(Given instruction)
Using the text excerpt below, explain in one to three sentences why the court may set out its own definition of the term stepdaughter.

(Text excerpt)
The term stepdaughter is not defined by the Texas Penal Code. Therefore, we
“may articulate a definition [of the term] in assessing the sufficiency of the evidence[.]”
Kirsch v. State, 357 S.W.3d 645, 651 (Tex. Crim. App. 2012); see Green v. State, 476
S.W.3d 440, 445 (Tex. Crim. App. 2015). In doing so, we look to the common, ordinary
meaning of the word. Williams v. State, 270 S.W.3d 140, 146 (Tex. Crim. App. 2008); see
Medford v. State, 13 S.W.3d 769, 771–72 (Tex. Crim. App. 2000) (explaining that “terms
not legislatively defined are typically to be understood as ordinary usage allows, and
jurors may thus give them any meaning which is acceptable in common parlance”). “In
determining the ordinary and common meaning of an undefined word in a statute, we may
consider dictionary definitions.” Davis v. State, 533 S.W.3d 498, 506 (Tex. App.—Corpus
Christi–Edinburg 2017, pet. ref’d) (citing Ex parte Rieck, 144 S.W.3d 510, 512 (Tex. Crim.

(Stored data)
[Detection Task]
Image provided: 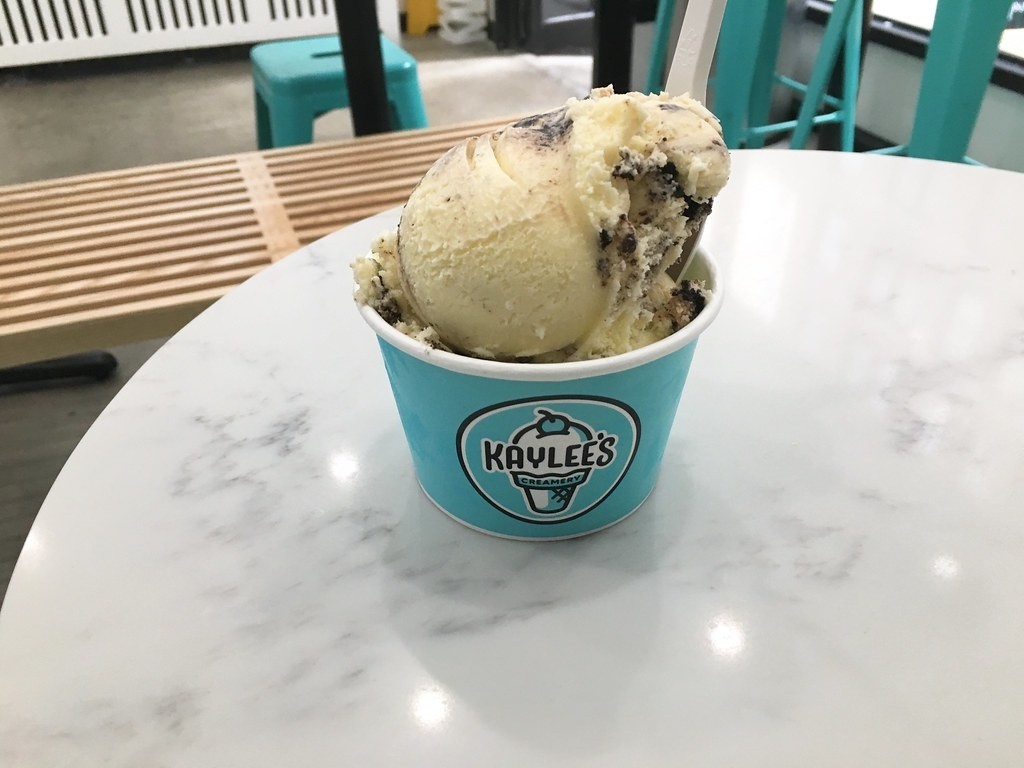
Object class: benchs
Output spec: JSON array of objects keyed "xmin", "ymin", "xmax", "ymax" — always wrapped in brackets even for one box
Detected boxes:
[{"xmin": 0, "ymin": 109, "xmax": 541, "ymax": 370}]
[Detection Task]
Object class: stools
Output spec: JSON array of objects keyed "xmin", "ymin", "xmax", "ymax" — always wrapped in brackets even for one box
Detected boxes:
[{"xmin": 249, "ymin": 36, "xmax": 426, "ymax": 151}]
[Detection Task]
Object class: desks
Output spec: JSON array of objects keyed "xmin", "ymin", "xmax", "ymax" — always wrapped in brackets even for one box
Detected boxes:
[{"xmin": 0, "ymin": 147, "xmax": 1024, "ymax": 768}]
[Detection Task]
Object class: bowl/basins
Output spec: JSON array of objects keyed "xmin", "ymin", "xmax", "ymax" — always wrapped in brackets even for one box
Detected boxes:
[{"xmin": 354, "ymin": 246, "xmax": 726, "ymax": 543}]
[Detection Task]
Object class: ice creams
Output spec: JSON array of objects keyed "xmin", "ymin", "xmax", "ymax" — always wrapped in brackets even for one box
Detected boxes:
[{"xmin": 350, "ymin": 83, "xmax": 731, "ymax": 543}]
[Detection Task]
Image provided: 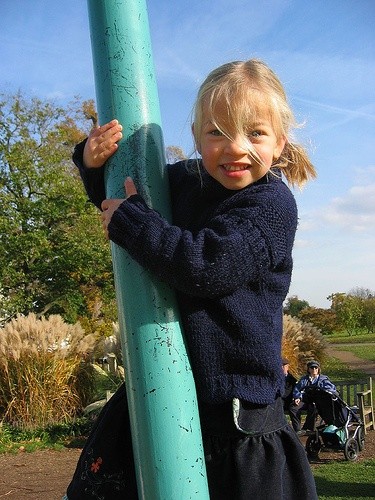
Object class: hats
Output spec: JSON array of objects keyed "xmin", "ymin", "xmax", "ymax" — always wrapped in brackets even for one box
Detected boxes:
[{"xmin": 307, "ymin": 361, "xmax": 320, "ymax": 367}]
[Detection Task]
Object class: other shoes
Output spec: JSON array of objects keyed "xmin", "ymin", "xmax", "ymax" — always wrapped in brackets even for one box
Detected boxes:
[{"xmin": 296, "ymin": 429, "xmax": 306, "ymax": 436}]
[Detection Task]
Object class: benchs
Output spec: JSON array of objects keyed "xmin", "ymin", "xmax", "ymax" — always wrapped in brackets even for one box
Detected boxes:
[{"xmin": 284, "ymin": 377, "xmax": 375, "ymax": 433}]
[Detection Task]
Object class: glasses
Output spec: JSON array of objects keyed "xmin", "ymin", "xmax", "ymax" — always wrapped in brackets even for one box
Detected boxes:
[{"xmin": 309, "ymin": 366, "xmax": 318, "ymax": 369}]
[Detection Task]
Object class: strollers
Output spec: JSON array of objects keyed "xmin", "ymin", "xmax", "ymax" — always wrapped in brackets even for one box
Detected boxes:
[{"xmin": 306, "ymin": 387, "xmax": 364, "ymax": 461}]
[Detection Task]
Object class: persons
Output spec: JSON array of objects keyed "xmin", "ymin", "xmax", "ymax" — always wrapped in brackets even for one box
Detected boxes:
[
  {"xmin": 290, "ymin": 360, "xmax": 336, "ymax": 436},
  {"xmin": 282, "ymin": 358, "xmax": 318, "ymax": 433},
  {"xmin": 66, "ymin": 60, "xmax": 318, "ymax": 500}
]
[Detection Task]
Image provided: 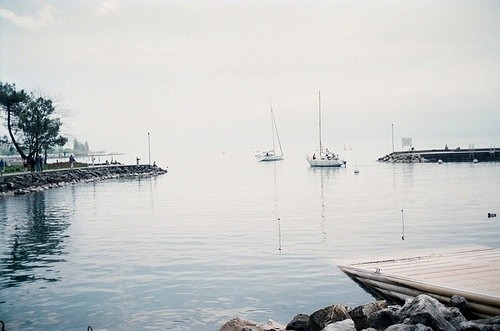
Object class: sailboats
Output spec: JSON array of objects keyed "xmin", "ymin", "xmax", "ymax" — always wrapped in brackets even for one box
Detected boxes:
[
  {"xmin": 305, "ymin": 90, "xmax": 344, "ymax": 167},
  {"xmin": 255, "ymin": 94, "xmax": 285, "ymax": 163}
]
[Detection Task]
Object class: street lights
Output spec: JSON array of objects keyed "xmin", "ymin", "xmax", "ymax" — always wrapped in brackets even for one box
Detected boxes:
[
  {"xmin": 148, "ymin": 132, "xmax": 151, "ymax": 165},
  {"xmin": 392, "ymin": 123, "xmax": 395, "ymax": 153}
]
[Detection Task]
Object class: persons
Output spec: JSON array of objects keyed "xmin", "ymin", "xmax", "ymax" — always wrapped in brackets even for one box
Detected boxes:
[
  {"xmin": 313, "ymin": 153, "xmax": 316, "ymax": 159},
  {"xmin": 70, "ymin": 155, "xmax": 75, "ymax": 168},
  {"xmin": 30, "ymin": 154, "xmax": 43, "ymax": 172},
  {"xmin": 91, "ymin": 155, "xmax": 95, "ymax": 166},
  {"xmin": 0, "ymin": 157, "xmax": 5, "ymax": 175}
]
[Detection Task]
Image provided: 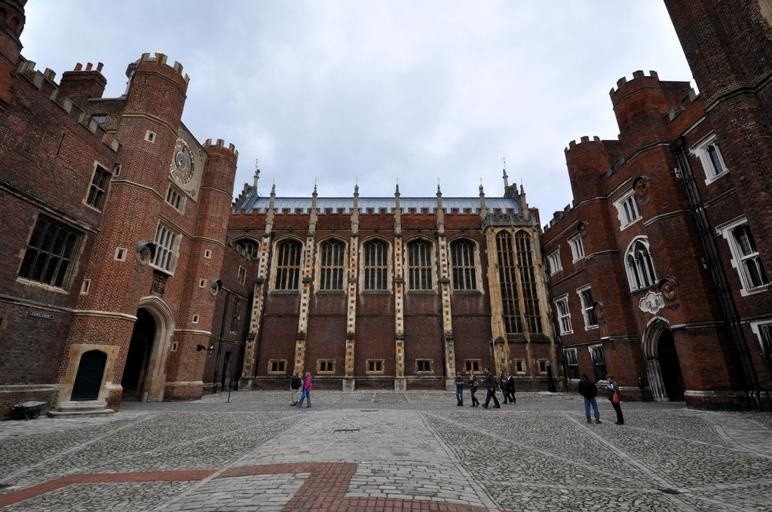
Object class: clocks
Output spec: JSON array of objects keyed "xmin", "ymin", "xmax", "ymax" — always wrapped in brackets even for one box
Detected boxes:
[{"xmin": 170, "ymin": 136, "xmax": 195, "ymax": 183}]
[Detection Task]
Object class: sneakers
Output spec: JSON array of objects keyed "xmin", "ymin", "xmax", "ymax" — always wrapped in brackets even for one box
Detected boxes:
[
  {"xmin": 457, "ymin": 398, "xmax": 516, "ymax": 409},
  {"xmin": 290, "ymin": 402, "xmax": 311, "ymax": 408},
  {"xmin": 614, "ymin": 420, "xmax": 624, "ymax": 425},
  {"xmin": 587, "ymin": 420, "xmax": 601, "ymax": 424}
]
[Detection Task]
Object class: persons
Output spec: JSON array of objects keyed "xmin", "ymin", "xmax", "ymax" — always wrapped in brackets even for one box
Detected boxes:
[
  {"xmin": 506, "ymin": 372, "xmax": 517, "ymax": 403},
  {"xmin": 468, "ymin": 369, "xmax": 479, "ymax": 407},
  {"xmin": 295, "ymin": 371, "xmax": 313, "ymax": 407},
  {"xmin": 577, "ymin": 372, "xmax": 601, "ymax": 424},
  {"xmin": 454, "ymin": 371, "xmax": 464, "ymax": 405},
  {"xmin": 481, "ymin": 367, "xmax": 501, "ymax": 408},
  {"xmin": 290, "ymin": 371, "xmax": 302, "ymax": 406},
  {"xmin": 605, "ymin": 373, "xmax": 623, "ymax": 424},
  {"xmin": 499, "ymin": 374, "xmax": 513, "ymax": 404}
]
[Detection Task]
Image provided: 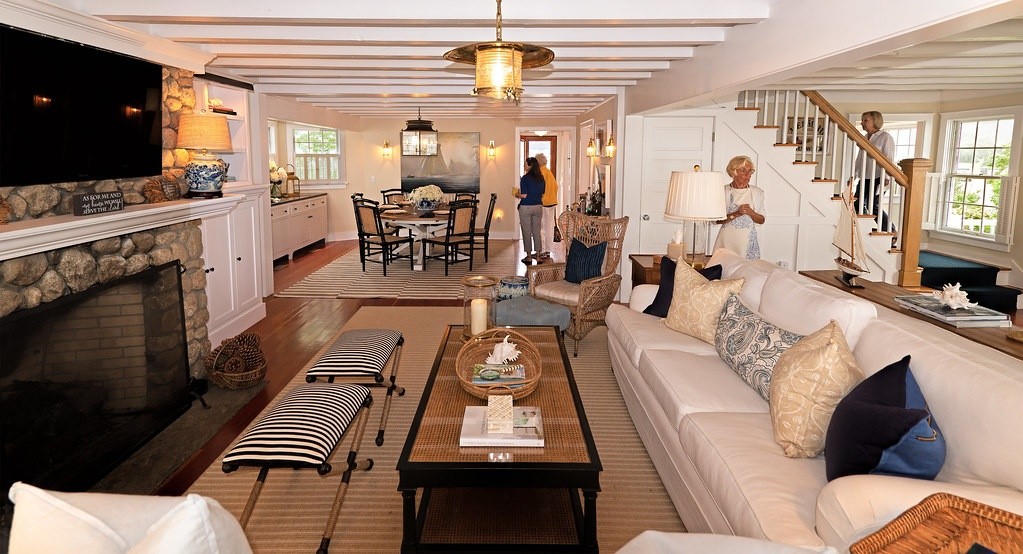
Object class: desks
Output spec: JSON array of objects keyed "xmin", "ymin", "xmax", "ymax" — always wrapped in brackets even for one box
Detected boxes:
[
  {"xmin": 376, "ymin": 202, "xmax": 470, "ymax": 270},
  {"xmin": 798, "ymin": 270, "xmax": 1023, "ymax": 361}
]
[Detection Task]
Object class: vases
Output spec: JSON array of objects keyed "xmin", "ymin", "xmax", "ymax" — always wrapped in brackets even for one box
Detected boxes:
[
  {"xmin": 271, "ymin": 184, "xmax": 281, "ymax": 197},
  {"xmin": 417, "ymin": 197, "xmax": 441, "ymax": 218}
]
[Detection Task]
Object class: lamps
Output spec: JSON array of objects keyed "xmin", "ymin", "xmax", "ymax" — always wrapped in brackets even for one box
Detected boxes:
[
  {"xmin": 442, "ymin": 0, "xmax": 555, "ymax": 106},
  {"xmin": 382, "ymin": 108, "xmax": 496, "ymax": 161},
  {"xmin": 586, "ymin": 138, "xmax": 613, "ymax": 158},
  {"xmin": 176, "ymin": 115, "xmax": 234, "ymax": 200},
  {"xmin": 665, "ymin": 165, "xmax": 727, "ymax": 269}
]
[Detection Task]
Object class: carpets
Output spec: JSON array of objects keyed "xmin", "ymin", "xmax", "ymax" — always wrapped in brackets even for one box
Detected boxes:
[
  {"xmin": 273, "ymin": 240, "xmax": 515, "ymax": 300},
  {"xmin": 182, "ymin": 305, "xmax": 686, "ymax": 554}
]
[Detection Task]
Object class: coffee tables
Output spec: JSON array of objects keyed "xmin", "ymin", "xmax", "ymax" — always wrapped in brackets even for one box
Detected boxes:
[{"xmin": 396, "ymin": 325, "xmax": 603, "ymax": 554}]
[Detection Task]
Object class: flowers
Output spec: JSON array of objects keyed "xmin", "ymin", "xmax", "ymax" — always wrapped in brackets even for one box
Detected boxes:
[{"xmin": 404, "ymin": 184, "xmax": 448, "ymax": 203}]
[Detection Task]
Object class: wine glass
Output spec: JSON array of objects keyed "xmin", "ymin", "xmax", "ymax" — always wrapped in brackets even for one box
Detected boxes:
[
  {"xmin": 411, "ymin": 199, "xmax": 417, "ymax": 214},
  {"xmin": 393, "ymin": 195, "xmax": 398, "ymax": 209},
  {"xmin": 404, "ymin": 192, "xmax": 409, "ymax": 207}
]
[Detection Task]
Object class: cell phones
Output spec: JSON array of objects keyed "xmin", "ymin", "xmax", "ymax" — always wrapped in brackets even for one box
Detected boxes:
[{"xmin": 0, "ymin": 23, "xmax": 163, "ymax": 186}]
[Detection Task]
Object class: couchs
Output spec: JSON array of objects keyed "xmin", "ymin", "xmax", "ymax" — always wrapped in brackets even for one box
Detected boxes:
[{"xmin": 604, "ymin": 248, "xmax": 1023, "ymax": 554}]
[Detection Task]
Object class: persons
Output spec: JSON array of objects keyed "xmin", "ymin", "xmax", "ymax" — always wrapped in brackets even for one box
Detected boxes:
[
  {"xmin": 516, "ymin": 158, "xmax": 545, "ymax": 263},
  {"xmin": 531, "ymin": 153, "xmax": 559, "ymax": 260},
  {"xmin": 711, "ymin": 155, "xmax": 766, "ymax": 262},
  {"xmin": 846, "ymin": 112, "xmax": 897, "ymax": 245}
]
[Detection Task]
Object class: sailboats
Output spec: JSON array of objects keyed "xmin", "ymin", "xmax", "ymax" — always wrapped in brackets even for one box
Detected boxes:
[{"xmin": 830, "ymin": 177, "xmax": 871, "ymax": 277}]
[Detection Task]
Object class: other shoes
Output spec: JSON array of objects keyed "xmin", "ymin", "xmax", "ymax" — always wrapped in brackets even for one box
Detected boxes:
[
  {"xmin": 546, "ymin": 252, "xmax": 550, "ymax": 257},
  {"xmin": 531, "ymin": 253, "xmax": 547, "ymax": 258}
]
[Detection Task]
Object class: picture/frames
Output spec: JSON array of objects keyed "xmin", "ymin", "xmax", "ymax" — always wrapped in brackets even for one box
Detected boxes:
[
  {"xmin": 594, "ymin": 165, "xmax": 610, "ymax": 208},
  {"xmin": 595, "ymin": 120, "xmax": 612, "ymax": 158}
]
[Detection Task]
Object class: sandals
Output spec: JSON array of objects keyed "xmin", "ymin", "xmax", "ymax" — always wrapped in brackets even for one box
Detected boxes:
[{"xmin": 892, "ymin": 229, "xmax": 898, "ymax": 245}]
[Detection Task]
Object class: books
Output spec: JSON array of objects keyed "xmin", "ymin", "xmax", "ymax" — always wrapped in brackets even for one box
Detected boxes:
[
  {"xmin": 460, "ymin": 405, "xmax": 545, "ymax": 447},
  {"xmin": 472, "ymin": 363, "xmax": 525, "ymax": 388}
]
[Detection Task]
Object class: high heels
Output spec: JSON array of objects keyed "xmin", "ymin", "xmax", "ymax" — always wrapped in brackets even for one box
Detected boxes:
[
  {"xmin": 521, "ymin": 257, "xmax": 532, "ymax": 266},
  {"xmin": 537, "ymin": 260, "xmax": 544, "ymax": 264}
]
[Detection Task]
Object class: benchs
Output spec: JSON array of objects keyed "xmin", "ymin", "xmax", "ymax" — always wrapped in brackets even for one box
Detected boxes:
[{"xmin": 222, "ymin": 329, "xmax": 406, "ymax": 554}]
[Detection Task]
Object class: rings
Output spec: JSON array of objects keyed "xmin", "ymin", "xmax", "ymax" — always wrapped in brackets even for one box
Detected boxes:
[{"xmin": 744, "ymin": 210, "xmax": 745, "ymax": 211}]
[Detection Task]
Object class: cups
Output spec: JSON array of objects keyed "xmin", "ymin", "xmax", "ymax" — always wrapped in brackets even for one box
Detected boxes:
[
  {"xmin": 462, "ymin": 276, "xmax": 498, "ymax": 339},
  {"xmin": 442, "ymin": 194, "xmax": 454, "ymax": 207}
]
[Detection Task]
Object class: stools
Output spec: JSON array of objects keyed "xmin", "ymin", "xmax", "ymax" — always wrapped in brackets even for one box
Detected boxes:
[{"xmin": 495, "ymin": 295, "xmax": 571, "ymax": 341}]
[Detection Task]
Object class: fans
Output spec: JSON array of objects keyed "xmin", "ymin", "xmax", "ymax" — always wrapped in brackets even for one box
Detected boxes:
[{"xmin": 269, "ymin": 160, "xmax": 288, "ymax": 185}]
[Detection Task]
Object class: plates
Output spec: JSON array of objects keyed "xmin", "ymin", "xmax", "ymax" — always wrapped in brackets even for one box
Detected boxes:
[
  {"xmin": 400, "ymin": 201, "xmax": 413, "ymax": 204},
  {"xmin": 384, "ymin": 210, "xmax": 405, "ymax": 213},
  {"xmin": 433, "ymin": 211, "xmax": 450, "ymax": 213},
  {"xmin": 379, "ymin": 205, "xmax": 398, "ymax": 208}
]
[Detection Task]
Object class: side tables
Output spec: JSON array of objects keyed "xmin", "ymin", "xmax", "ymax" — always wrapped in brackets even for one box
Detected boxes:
[{"xmin": 628, "ymin": 254, "xmax": 712, "ymax": 289}]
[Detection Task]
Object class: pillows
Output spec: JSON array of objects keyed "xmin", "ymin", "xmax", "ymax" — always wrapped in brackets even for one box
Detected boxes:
[
  {"xmin": 564, "ymin": 237, "xmax": 608, "ymax": 283},
  {"xmin": 642, "ymin": 259, "xmax": 948, "ymax": 482}
]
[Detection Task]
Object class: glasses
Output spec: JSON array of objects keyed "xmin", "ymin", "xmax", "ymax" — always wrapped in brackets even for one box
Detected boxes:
[{"xmin": 735, "ymin": 169, "xmax": 755, "ymax": 175}]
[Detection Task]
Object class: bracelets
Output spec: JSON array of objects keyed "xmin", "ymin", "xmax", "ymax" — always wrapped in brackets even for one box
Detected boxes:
[{"xmin": 730, "ymin": 213, "xmax": 735, "ymax": 219}]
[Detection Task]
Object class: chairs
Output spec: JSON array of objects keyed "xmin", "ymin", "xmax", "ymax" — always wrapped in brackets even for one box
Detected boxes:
[
  {"xmin": 351, "ymin": 189, "xmax": 497, "ymax": 276},
  {"xmin": 527, "ymin": 210, "xmax": 629, "ymax": 355}
]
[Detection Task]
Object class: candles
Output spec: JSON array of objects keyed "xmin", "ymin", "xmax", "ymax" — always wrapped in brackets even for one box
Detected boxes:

(Exercise answer)
The Texas Penal Code does not define the term stepdaughter. Because of that, the court may articulate a definition when it assesses the sufficiency of the evidence, looking to the word's common, ordinary meaning.